A Burden on Women
With the closings, families are having to rethink how they support themselves and split household responsibilities. The burden has fallen particularly hard on women, who across the world are still largely responsible for child care.
Babysitters are in short supply or leery of taking children from hard-hit regions.
Lee Seong-yeon, a health information manager at a hospital in Seoul, South Korea, has an 11-year-old son who has been out of school since the government suspended schools nationwide, starting on Monday of this week. South Korea has reported the highest number of coronavirus cases outside China.
Working from home was never an option for Ms. Lee: As the coronavirus has slammed the country, she and her husband, also a hospital employee, have had more work duties than ever.
So Ms. Lee’s son spends each weekday alone, eating lunchboxes of sausage and kimchi fried rice that Ms. Lee prepares ahead of time.
“I think I would have quit my job if my son were younger, because I wouldn’t have been able to leave him alone at home,” Ms. Lee said.

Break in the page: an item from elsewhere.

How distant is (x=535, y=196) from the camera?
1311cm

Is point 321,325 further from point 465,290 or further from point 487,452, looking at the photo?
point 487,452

Still, she feels that her career will suffer anyway. “I try to get off work at 6 p.m. sharp, even when others at the office are still at their desks, and I run home to my son and make him dinner,” she said. “So I know there is no way I am ever going to be acknowledged for my career at work.”
For mothers with few safety nets, the options are even more limited.
In Athens, Greece, Anastasia Moschos said she had been lucky. After her 6-year-old son’s school was closed for a week for disinfection, Ms. Moschos, 47, an insurance broker, was able to leave her son with her father, who was visiting, while she went to work. But if the schools stay closed for longer, she may have to scramble to find help.